A promotora Silvia Chakian lembra que o termo assédio sexual se popularizou e acabou sendo utilizado para todo tipo de comportamento inadequado, o que, na avaliação dela, trouxe visibilidade para um problema social que é naturalizado culturalmente.
“Até pouco tempo atrás ninguém se importava em falar sobre isso, como se fosse natural você sair na rua e ser chamada de “vaca”, “piranha” ou “gostosa”, ou o sujeito passar a mão em você dentro do transporte público como se estivesse tudo bem. De um tempo pra cá, o assédio começou a ser visibilizado”, avaliou.

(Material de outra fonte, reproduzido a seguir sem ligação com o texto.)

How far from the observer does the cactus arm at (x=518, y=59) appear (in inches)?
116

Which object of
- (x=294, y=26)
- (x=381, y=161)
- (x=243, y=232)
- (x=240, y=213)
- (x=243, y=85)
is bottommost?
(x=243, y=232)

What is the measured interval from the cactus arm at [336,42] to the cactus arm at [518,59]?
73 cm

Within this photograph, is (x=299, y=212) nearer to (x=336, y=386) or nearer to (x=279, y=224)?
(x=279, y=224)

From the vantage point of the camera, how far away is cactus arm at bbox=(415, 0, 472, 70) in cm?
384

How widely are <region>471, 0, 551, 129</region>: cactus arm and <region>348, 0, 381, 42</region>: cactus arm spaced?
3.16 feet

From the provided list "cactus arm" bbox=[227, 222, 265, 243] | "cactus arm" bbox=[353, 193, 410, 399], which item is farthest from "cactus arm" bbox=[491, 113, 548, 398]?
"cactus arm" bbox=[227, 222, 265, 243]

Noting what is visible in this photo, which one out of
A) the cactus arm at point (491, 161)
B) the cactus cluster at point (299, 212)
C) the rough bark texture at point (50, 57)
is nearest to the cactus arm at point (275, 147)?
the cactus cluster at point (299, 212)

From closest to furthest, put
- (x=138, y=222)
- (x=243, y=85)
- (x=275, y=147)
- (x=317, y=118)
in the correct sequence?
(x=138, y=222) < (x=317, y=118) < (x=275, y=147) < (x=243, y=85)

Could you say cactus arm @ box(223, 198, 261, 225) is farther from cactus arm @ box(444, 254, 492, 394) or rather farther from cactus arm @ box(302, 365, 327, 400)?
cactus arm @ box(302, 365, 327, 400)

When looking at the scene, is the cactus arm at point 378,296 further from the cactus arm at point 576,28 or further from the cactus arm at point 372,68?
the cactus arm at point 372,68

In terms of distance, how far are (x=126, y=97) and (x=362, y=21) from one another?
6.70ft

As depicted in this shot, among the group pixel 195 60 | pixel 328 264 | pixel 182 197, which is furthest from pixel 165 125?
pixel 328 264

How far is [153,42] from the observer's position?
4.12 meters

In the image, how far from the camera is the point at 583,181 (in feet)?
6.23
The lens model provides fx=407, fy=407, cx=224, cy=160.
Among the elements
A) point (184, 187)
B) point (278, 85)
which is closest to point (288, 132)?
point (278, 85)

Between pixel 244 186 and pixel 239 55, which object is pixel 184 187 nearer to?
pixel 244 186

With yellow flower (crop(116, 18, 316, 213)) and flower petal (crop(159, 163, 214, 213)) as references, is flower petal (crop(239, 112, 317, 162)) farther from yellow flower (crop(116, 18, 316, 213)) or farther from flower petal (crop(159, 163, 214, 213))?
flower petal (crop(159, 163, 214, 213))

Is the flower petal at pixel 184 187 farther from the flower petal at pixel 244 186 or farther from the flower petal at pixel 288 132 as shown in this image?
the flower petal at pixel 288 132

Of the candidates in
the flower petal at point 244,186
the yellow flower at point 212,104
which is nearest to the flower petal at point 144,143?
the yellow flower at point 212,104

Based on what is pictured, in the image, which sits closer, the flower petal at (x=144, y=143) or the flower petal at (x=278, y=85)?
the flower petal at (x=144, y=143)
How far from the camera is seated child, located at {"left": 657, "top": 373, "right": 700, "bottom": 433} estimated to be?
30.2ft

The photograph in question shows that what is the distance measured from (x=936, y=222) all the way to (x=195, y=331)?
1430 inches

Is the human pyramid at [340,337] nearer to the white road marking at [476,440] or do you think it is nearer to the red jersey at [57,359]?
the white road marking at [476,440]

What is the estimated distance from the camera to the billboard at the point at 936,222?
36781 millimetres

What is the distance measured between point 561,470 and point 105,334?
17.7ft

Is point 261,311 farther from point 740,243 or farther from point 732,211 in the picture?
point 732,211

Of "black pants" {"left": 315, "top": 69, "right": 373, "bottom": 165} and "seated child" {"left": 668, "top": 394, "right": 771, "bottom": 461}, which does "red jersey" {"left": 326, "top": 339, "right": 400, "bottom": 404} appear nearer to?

No entanto, a especialista destaca que a única violência que se enquadra no tipo penal “assédio sexual”, previsto no artigo 216 A do Código Penal, é quando a circunstância envolve hierarquia e a condição de ascendência do agressor para obter vantagem sexual.
As três especialistas ouvidas pela reportagem não conhecem o caso da Udesc e não tiveram acesso aos autos do inquérito. Por isso, vale destacar que a opinião delas não é pontual, mas geral sobre o tema. Ambas as entrevistadas concordaram que os casos de intimidação sexual envolvendo professor e aluno podem ser enquadrados como “assédio sexual”.
“A análise que tem que ser feita é qual a posição entre o assediador e a vítima. Eventual negativa da vítima a essa investida representa uma ameaça, no caso da aluna, às suas notas, ao seu desempenho escolar, à sua manutenção na escola. Na relação entre subordinado e chefe, a ameaça diz respeito à própria subsistência no emprego”, disse Silvia Chakian.
“A lei diz que sempre que houver uma situação de ascendência inerente ao exercício de emprego, cargo ou função é assédio sexual. A situação de professor e aluna, na minha percepção, se encaixa perfeitamente nessa condição”, concordou a juíza Teresa Cristina.
“Tem que haver alguma relação de autoridade e poder sobre a vítima para caracterizar assédio, eu entendo que na relação entre professor e aluno isso existe. Inclusive, há decisão do TJSC nesse sentido”, completou a delegada Tânia Harada.
E quando não existe hierarquia, qual é o crime?
Quando o assédio ocorre entre pares, ou seja, não há uma condição de ascendência, ou é praticado por um desconhecido na rua, há outros tipos penais que podem ser empregados para responsabilizar o agressor. A promotora Silvia Chakian cita alguns exemplos:
- Comportamento sexual ou sensual indevido e não desejado pode configurar eventualmente uma contravenção penal de importunação ofensiva ao pudor. Toda vez que a abordagem for grosseira, humilhante e intimidadora, acompanhada ou não de toques íntimos. Passada de mão como acontece muito no carnaval ou no transporte público, são alguns exemplos. Eu entendo que até a cantada grosseira e humilhante que intimida, pode configurar essa contravenção. (Art. 61 da LCP – leia abaixo).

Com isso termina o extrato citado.